** Begin Record list **

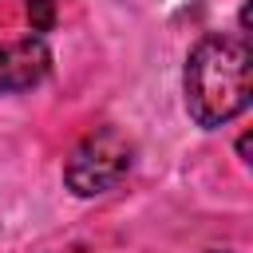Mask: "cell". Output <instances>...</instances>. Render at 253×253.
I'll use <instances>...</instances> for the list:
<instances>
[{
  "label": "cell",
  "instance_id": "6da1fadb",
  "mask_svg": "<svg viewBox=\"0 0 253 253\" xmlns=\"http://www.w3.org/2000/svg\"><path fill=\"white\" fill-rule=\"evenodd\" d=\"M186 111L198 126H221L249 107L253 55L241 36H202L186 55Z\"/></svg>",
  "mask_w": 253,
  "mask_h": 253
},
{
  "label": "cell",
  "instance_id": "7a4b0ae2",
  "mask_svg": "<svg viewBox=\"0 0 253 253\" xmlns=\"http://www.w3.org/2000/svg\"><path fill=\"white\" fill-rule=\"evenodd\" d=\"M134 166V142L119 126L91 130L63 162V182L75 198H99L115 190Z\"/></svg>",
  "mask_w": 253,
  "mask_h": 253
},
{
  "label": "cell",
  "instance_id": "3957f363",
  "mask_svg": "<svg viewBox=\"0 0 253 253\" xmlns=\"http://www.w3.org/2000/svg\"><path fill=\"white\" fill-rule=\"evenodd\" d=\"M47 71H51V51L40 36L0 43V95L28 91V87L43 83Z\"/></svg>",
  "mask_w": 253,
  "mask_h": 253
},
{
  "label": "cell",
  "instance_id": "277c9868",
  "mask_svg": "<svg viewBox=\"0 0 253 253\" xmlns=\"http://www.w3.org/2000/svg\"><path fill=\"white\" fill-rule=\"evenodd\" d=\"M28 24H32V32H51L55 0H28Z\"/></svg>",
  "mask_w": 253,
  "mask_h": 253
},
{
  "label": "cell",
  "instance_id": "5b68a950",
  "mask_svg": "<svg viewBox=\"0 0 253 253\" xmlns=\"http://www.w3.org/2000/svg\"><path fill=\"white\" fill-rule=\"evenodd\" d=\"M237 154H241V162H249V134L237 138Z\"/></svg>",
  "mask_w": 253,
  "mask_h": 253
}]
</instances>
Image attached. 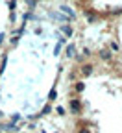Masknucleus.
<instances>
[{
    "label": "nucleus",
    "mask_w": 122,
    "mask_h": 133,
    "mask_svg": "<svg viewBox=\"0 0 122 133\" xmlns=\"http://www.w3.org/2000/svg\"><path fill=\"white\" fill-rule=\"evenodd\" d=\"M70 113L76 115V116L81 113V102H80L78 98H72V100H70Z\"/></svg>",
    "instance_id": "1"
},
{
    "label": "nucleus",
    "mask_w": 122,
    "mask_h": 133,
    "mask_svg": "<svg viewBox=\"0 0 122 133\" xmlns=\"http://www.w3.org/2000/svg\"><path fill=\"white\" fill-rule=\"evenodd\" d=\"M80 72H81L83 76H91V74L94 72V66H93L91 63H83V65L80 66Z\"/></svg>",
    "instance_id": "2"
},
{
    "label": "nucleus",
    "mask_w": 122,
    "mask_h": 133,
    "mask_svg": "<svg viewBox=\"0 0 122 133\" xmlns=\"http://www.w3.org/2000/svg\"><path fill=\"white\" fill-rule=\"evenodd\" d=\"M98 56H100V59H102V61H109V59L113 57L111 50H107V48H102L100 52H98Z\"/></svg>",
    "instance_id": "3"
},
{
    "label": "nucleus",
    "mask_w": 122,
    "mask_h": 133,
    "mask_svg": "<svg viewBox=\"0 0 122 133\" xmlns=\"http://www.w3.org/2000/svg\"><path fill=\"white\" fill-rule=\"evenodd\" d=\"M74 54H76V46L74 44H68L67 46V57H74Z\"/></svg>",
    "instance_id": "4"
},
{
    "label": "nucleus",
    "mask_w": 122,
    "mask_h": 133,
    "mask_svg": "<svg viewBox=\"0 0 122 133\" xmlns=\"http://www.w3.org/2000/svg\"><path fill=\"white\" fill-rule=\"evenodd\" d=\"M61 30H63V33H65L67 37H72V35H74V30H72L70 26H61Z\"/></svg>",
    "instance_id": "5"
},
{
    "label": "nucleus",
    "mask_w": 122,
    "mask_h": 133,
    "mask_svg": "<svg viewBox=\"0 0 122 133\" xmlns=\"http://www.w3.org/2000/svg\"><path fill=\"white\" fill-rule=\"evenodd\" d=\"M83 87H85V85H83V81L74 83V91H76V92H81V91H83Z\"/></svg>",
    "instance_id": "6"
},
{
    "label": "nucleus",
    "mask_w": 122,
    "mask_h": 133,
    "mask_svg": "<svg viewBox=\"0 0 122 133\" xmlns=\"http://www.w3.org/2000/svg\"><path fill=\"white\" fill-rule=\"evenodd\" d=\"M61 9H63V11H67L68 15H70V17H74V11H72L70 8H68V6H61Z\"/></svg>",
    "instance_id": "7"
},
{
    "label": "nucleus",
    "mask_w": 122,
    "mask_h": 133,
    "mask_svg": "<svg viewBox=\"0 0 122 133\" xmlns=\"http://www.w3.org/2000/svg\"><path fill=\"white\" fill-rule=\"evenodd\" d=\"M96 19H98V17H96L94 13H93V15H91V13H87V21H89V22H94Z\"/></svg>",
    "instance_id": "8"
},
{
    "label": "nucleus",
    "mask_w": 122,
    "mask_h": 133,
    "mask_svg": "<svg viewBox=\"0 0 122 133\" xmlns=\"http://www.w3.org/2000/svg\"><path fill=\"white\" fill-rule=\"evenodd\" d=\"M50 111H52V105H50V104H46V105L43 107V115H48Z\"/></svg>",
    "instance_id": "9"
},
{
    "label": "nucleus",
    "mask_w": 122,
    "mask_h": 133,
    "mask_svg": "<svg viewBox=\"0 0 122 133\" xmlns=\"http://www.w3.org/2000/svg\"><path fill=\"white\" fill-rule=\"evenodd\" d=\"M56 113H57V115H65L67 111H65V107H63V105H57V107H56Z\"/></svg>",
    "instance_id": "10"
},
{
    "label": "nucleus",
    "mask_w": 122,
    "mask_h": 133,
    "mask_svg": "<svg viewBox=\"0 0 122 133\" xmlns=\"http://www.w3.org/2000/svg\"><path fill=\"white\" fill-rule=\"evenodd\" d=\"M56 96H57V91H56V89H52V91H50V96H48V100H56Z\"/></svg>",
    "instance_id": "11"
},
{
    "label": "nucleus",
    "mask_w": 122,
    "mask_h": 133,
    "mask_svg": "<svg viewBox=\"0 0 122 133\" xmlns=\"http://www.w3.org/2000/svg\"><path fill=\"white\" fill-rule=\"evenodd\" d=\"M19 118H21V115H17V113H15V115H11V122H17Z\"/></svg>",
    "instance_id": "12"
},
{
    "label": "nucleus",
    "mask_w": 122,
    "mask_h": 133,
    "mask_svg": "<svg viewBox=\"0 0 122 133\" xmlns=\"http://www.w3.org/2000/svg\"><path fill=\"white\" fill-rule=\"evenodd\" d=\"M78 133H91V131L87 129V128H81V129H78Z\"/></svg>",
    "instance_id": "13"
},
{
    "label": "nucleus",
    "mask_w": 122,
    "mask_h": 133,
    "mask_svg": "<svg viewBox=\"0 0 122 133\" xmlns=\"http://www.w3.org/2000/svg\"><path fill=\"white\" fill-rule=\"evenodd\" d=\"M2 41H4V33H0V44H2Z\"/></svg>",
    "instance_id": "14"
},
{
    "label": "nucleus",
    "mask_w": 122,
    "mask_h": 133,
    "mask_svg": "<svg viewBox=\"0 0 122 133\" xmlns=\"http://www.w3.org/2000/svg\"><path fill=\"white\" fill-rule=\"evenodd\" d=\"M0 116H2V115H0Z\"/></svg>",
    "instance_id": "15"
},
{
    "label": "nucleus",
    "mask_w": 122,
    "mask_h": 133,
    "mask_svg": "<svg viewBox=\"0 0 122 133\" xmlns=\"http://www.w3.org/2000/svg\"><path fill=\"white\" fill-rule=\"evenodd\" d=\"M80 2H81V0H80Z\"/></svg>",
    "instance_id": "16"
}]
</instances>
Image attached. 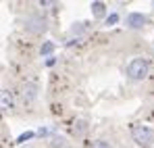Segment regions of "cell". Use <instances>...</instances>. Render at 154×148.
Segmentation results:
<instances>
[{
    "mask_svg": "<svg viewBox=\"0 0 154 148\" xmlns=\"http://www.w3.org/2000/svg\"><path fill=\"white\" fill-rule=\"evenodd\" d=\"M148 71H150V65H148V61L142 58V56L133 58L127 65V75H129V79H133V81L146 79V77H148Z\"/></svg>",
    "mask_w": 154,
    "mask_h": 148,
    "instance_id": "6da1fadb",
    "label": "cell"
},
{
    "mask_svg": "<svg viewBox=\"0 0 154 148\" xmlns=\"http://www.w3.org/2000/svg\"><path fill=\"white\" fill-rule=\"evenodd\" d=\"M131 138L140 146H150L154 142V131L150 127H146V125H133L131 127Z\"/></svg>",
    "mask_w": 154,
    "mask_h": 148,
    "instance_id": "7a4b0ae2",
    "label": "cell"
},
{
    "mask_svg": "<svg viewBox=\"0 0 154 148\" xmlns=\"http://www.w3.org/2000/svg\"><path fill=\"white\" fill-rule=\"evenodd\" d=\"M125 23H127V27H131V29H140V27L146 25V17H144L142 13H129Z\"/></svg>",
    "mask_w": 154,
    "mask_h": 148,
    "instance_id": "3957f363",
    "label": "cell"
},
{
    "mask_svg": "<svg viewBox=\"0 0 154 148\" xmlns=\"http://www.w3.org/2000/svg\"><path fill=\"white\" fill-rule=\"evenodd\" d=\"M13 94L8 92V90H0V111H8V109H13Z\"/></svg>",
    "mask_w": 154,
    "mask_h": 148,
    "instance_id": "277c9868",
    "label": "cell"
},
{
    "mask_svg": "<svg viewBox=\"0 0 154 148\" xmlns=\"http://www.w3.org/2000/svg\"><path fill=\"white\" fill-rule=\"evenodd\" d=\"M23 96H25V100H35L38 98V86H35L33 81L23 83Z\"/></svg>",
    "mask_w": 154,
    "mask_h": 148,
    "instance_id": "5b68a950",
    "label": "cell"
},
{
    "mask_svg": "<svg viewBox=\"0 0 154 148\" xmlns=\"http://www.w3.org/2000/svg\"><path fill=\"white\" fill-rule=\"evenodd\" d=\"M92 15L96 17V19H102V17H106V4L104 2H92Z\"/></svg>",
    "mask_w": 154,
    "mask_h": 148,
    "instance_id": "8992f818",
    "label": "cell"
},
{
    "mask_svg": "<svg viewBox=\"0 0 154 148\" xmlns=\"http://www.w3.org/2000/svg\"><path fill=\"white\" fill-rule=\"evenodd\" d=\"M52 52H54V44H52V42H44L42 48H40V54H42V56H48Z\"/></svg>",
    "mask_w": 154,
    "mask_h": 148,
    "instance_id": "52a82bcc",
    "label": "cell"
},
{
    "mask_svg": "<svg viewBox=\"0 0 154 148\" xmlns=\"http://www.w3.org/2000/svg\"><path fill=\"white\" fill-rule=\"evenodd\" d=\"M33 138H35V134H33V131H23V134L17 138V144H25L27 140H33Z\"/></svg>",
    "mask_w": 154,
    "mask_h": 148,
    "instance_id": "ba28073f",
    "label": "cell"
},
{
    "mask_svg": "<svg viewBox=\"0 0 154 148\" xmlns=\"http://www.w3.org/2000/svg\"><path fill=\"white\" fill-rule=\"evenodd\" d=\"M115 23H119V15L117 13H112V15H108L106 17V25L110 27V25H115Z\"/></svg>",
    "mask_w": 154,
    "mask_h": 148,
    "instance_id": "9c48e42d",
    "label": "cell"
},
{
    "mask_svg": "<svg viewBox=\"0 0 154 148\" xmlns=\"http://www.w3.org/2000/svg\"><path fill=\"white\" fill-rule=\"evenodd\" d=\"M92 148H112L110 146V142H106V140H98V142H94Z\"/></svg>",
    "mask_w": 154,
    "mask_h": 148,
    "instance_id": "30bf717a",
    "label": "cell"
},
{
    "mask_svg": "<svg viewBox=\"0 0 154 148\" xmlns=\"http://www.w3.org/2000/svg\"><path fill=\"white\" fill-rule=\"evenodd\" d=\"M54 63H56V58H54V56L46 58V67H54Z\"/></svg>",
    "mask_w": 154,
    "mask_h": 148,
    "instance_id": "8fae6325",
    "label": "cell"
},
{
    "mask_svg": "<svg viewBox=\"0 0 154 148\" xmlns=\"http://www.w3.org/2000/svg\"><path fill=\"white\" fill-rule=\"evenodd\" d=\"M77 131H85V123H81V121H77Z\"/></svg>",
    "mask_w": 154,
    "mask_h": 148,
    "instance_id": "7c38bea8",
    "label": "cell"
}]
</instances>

** End Record list **

» **Problem requirements**:
Copy out everything from the start of the material down to and including the line containing "111L198 126H221L249 107L253". Leave the pictures out of your copy.

» **Result of this task**:
Mask: "cell". Output <instances>...</instances>. Render at 253×253.
I'll use <instances>...</instances> for the list:
<instances>
[{
  "label": "cell",
  "instance_id": "6da1fadb",
  "mask_svg": "<svg viewBox=\"0 0 253 253\" xmlns=\"http://www.w3.org/2000/svg\"><path fill=\"white\" fill-rule=\"evenodd\" d=\"M186 111L198 126H221L249 107L253 55L241 36H202L186 55Z\"/></svg>",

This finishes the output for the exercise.